** BEGIN Document **

Imagine you’ve been collecting data for your business. So far so good. At first, it seemed like a fairly straightforward task. You build a database server and start populating it with data. You can then integrate that data into the apps and services you build and manage, and it seems like you’re an unstoppable force.
But then things begin to grow, and grow, and grow, until eventually that standard in-house data storage is no longer big, fast, and/or powerful enough. You can’t keep scaling your business because the database server you’re using isn’t capable of handling the extreme demand placed on your apps and services by an ever-growing user base.
What Do You Do?
Your first thought might be to switch to a NoSQL database, which can be better suited for handling larger stores of data. But even a NoSQL database will be limited within a typical database deployment.
You need to think bigger. Much bigger.
When your data demands reach that kind of scope, it’s time to consider either data mesh or data lake. But what are these different technologies and which one is the best fit for your company? Let’s dive in and see what’s what.
What Is Data Mesh?
To understand what data mesh is, you first must have a basic knowledge of what decentralized computing is, as this is key to the technology.
Imagine, if you will, you have a service that you run on a machine in a data center. That service can only be found and accessed on that one machine. Not only does this mean you have absolute control over the service, but it also means the machine housing the service must be able to meet the demands placed on it.

** END Document **

To-do list:
1. According to the data mesh article, what must you have a basic knowledge of before you can understand data mesh?
2. Decide whether each statement agrees with the data mesh article, answering yes or no and quoting the words that settle it: (a) Even a NoSQL database has limits in a typical deployment. (b) A service run on one machine in a data center can be reached from other machines. (c) Collecting business data seemed hard from the very beginning.
3. Write the next part of the data mesh article, picking up right after its final sentence.
The listing that comes next has no connection to the data mesh article.

** BEGIN Record set **

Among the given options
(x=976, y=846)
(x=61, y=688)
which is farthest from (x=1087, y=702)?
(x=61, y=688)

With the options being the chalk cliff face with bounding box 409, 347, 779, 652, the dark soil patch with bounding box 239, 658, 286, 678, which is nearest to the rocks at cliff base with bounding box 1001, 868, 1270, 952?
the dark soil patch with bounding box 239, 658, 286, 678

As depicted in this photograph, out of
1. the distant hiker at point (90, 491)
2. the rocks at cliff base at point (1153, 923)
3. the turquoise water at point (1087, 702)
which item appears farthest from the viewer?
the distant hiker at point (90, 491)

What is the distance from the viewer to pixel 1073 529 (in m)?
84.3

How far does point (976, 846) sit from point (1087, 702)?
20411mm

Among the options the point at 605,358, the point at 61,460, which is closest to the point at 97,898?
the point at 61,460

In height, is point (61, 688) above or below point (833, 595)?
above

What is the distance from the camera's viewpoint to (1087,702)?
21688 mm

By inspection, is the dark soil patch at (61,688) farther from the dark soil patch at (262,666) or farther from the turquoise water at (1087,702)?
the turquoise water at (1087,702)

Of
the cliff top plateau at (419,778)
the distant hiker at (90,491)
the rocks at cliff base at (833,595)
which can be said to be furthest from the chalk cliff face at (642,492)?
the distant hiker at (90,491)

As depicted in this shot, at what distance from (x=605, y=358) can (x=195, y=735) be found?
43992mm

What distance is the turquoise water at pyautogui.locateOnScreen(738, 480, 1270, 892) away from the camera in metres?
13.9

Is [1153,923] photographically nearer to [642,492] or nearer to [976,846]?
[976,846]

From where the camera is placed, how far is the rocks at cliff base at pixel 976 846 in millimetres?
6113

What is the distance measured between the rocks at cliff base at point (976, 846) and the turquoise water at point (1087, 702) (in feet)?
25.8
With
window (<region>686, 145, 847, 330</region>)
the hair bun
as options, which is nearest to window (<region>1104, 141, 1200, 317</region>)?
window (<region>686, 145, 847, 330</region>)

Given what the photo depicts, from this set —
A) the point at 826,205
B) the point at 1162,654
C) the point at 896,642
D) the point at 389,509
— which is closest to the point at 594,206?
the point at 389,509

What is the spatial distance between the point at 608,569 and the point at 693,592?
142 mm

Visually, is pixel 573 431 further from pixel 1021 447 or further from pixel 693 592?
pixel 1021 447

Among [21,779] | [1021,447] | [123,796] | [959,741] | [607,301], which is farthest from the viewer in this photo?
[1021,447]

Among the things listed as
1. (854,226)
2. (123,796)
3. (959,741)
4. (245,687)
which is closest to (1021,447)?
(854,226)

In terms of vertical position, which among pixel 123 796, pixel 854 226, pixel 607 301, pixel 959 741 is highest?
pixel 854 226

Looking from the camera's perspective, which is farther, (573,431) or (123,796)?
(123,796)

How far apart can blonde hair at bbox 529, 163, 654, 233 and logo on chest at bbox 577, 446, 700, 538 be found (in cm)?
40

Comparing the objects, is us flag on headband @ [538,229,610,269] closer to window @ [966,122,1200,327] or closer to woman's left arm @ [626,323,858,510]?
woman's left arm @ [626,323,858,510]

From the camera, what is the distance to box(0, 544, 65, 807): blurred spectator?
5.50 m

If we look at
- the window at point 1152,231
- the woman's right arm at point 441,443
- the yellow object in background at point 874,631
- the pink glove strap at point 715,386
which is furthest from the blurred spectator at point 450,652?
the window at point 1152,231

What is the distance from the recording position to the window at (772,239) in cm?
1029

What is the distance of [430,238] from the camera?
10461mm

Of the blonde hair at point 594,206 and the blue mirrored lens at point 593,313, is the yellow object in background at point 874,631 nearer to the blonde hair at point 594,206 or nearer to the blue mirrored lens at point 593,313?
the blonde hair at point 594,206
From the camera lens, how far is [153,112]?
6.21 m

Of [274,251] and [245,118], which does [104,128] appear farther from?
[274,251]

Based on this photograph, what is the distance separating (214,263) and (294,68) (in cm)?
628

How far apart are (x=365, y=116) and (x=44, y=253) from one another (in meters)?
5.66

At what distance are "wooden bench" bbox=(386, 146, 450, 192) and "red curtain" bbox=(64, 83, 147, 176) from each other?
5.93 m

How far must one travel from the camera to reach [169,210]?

** END Record set **

Answers in order:
1. Decentralized computing.

2.
(a) Yes: "But even a NoSQL database will be limited within a typical database deployment."
(b) No: "That service can only be found and accessed on that one machine."
(c) No: "At first, it seemed like a fairly straightforward task."

3.
This scenario is very common — in fact, it’s the most popular method in use today. It’s called centralized computing. The problem with centralized computing is that it’s not just isolated, but it can tend to be a bit fragile. Even if you have failover set up for that server, what happens if the network the server is attached to goes down? At that point, no one would be able to access your service.
With that in mind, you should now see why centralized data isn’t always the best idea.
That’s where decentralized computing comes into play. How this works is by spreading the load out over multiple machines across the internet. So instead of one server (or a cluster of servers) within your data center housing that data, it’s spread across possibly hundreds of machines outside of your data center. That means, should one machine or network go down, the data is still accessible.
Data mesh follows this same idea. It’s a decentralized data store where no one entity claims ownership of the data. Now, before you think of this as a security problem, it’s not. Although the idea behind decentralized computing does shift the ownership a bit wider than you might typically care for, data mesh doesn’t exactly follow the same principle. You still own the data, and, should you choose, the data is only accessible by you and/or the apps and services that depend on the data.
Instead, the data is spread across data lakes and/or data warehouses such that they can be accessed 24/7 by applications and services. This also has the added benefit of being able to scale to massive proportions.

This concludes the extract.